There needs to be a proactive rather than a reactive approach, Muir says. The latter can be very costly and it leads to bad feelings with employees. The so-called soft issues surrounding expat contracts often turn into hard problems if glossed over by companies. These include ignoring the need to acknowledge the importance of the spouse/family in writing any contract, including the benefits and perks to which they may be entitled.

Hawley, who has had extensive experience in preparing employees and their families for expat life, says that a number of SA companies still overlook the important influence a spouse has on his/her partner’s success in an expat contract. Of the 40% of failed expat contracts, a significant portion can be attributed to the failure of the spouse/children to adapt to new surroundings.

Then there’s the problem of employing what are known as Third Country Nationals citizens, say, of the US working for an SA multi-national in, for example, Morocco. The US employee will be used to a US dollar-based salary while his SA counterpart will receive a rand-based package. Calculating their respective packages, while bearing in mind their different expectations and experiences, can give any human resources manager nightmares.

Which raises the next point. While most companies are only concerned with their employees while they’re at work, managing a team of expats is a 24-hour job due to their responsibility for non-work related issues, such as accommodation, schooling, health care, security, transport, pets… the list goes on and on. Suddenly, the company with global ambitions needs an entire department of HR managers to cope just with the firm’s expat teams which again is a sudden, unexpected and usually unpleasant additional cost.

Hawley says that both the HR and finance departments need to be singing from the same hymn sheet when it comes to establishing and managing a successful expat operation. Without a co-ordinated approach, the expat venture is usually doomed from the start.

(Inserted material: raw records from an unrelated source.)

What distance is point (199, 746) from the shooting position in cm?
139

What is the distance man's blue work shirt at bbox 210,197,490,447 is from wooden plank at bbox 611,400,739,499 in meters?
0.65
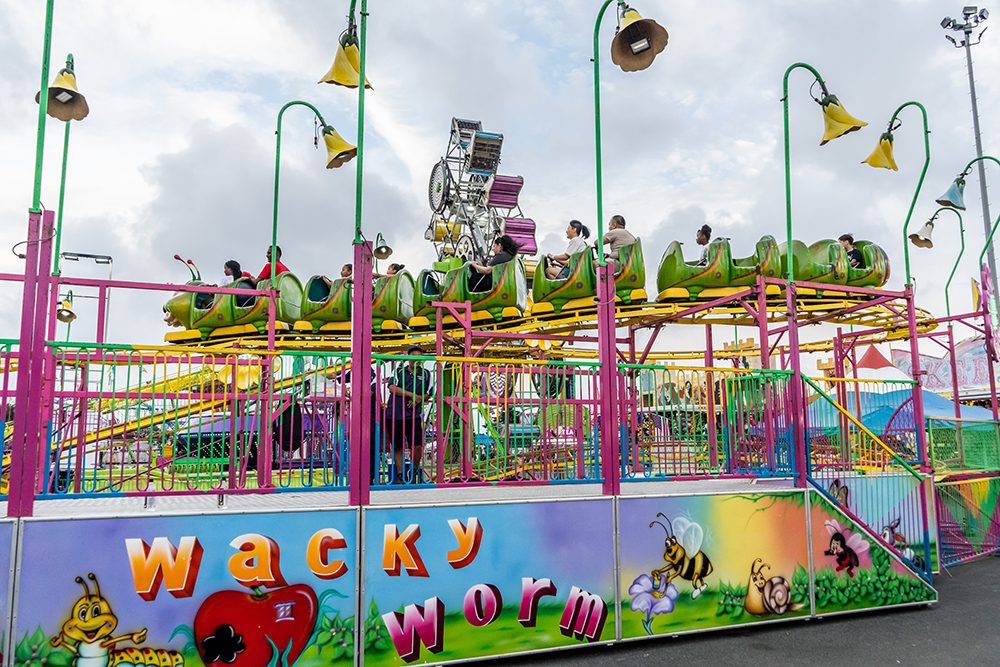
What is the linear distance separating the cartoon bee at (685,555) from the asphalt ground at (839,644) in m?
0.60

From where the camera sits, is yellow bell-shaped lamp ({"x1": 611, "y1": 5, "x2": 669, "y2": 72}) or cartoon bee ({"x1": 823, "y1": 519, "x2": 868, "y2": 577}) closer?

There are a number of things that an SA company with global ambitions can do. First, learn from the experts by seeking advice from other multinationals or companies that have been in the game for years. There’s no need to reinvent the wheel.

Second, have a checklist based on a logical process that works along a time line. A good place to start would be with departure issues, through to transition, arrival in the new country, relocation and transport issues all the way through to the end of the contract, to relocation back to the home country and even including the calculation of a pension.

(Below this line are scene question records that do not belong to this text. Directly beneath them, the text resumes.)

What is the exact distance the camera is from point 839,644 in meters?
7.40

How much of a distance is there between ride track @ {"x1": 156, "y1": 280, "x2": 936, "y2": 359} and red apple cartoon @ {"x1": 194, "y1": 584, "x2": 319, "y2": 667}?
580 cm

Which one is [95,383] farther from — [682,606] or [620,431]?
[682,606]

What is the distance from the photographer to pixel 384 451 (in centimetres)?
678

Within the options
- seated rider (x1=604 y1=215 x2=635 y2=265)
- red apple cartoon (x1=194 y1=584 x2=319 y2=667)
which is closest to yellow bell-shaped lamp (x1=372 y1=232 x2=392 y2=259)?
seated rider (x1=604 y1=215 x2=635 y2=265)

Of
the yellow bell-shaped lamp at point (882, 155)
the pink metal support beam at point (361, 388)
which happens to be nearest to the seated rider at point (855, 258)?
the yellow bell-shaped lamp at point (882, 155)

A chronological approach will help the company concerned cover as many eventualities as possible, especially if it also consults other businesses which have already been down this road.

Though some SA companies still insist on going it alone and learning the hard way, others have seen the benefit of tapping into the expertise of major US and European multi-nationals that have usefully made all the mistakes already and paid for them.

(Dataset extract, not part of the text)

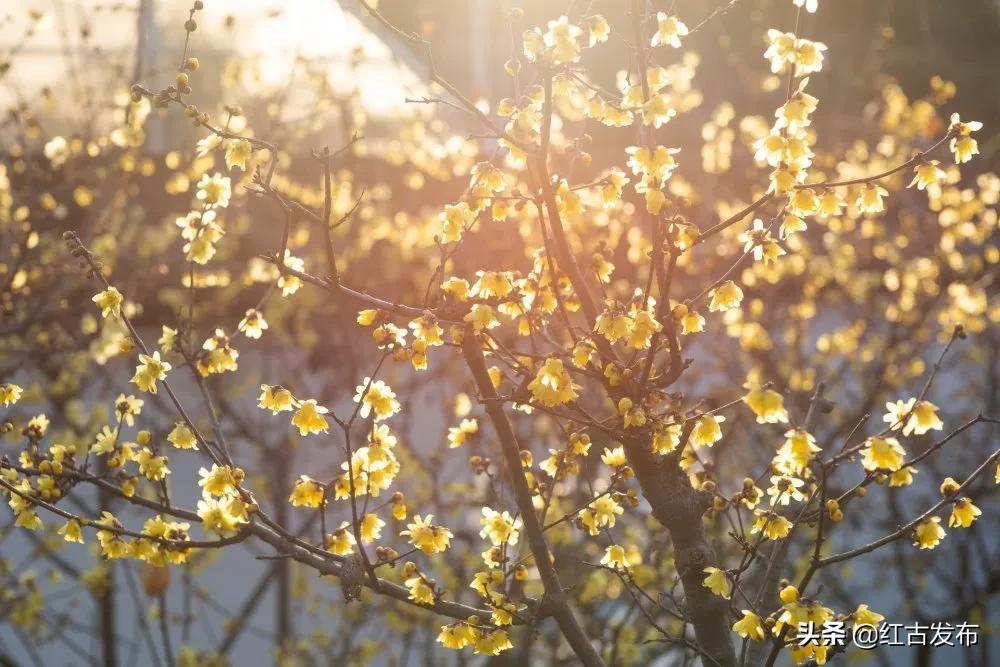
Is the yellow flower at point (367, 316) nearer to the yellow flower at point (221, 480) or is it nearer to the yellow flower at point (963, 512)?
the yellow flower at point (221, 480)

Hawley says that SA oil, technology and manufacturing companies have been particularly quick to draw from the expertise of others that have gone before them. Many have realised the benefit of sending expats and their families to look at what they’re getting into before they sign any contracts.

Expatriate Preparation has guided over 2000 expatriate families, both leaving and entering SA, as well as HR practitioners. It’s a small cost compared with the potential black hole in a balance sheet caused by repeated failed contracts, Hawley says. Expanding globally can kill you, because it can completely decimate cash flow.